PART TWO – SILAGE MICROBIOLOGY

  1. Phases of the fermentation/manufacturing process.

    1. Overview.  Process is similar to that of sauerkraut. A useful web page on the subject can be found here.

    2. Aerobic phase.  After the chopped forage material is thoroughly packed into the silo – which is then sealed – the O2 is used up by microbial and plant respiration with the release of CO2 and heat.

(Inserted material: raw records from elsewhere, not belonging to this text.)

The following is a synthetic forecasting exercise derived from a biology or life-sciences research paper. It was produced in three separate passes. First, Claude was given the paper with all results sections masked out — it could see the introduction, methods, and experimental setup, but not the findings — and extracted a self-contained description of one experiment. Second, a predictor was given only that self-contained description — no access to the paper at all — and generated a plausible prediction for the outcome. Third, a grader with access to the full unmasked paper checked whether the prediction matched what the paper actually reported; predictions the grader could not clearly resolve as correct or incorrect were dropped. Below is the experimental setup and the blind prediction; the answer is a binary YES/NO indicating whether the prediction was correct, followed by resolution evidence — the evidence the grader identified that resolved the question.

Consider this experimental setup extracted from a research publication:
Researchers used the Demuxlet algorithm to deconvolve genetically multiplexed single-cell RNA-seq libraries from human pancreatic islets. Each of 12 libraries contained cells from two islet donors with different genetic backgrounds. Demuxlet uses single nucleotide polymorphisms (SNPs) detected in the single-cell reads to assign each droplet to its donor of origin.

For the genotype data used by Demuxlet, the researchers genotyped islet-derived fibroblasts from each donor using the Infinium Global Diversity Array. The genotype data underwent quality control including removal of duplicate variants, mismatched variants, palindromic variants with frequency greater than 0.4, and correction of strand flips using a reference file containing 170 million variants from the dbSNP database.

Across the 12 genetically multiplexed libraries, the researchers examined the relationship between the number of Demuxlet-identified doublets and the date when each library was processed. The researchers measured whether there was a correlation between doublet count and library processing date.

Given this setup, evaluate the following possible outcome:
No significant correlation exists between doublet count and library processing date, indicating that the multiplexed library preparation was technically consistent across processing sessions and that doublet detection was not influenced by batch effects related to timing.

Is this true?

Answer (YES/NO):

    3. Lag phase.  During this period, plant cell membranes break down, releasing sugars and other materials usable as nutrients for microorganisms.

    4. Acetic acid phase.  Ideally, bacteria which produce acetic acid start off the fermentation process.

    5. Lactic acid phase.  At about the third day, lactic acid bacteria (usually Lactobacillus) take over the fermentation.

    6. Stable phase.  When so much acid has been produced that microbial activity ceases – usually after 3-4 weeks – this phase is achieved and the silage remains stable barring the entrance of oxygen.

  2. Defects.

    1. Due to too much oxygen.  Excess heat may be produced along with too much degredation of plant tissue with loss of nutrients. Very high temperatures cause browning and undesirable taste and texture.

    2. Due to silage being too wet.  Anaerobic conditions are achieved too soon, before desirable temperature for acetic acid-producing bacteria is reached. Organisms such as certain species of Clostridium which produce butyric acid can take over, resulting in repulsive taste and odor.

    3. Due to excess contamination by soil.  Enough Clostridium (a common soil organism) may be present such that the undesirable butyric acid fermentation can take place.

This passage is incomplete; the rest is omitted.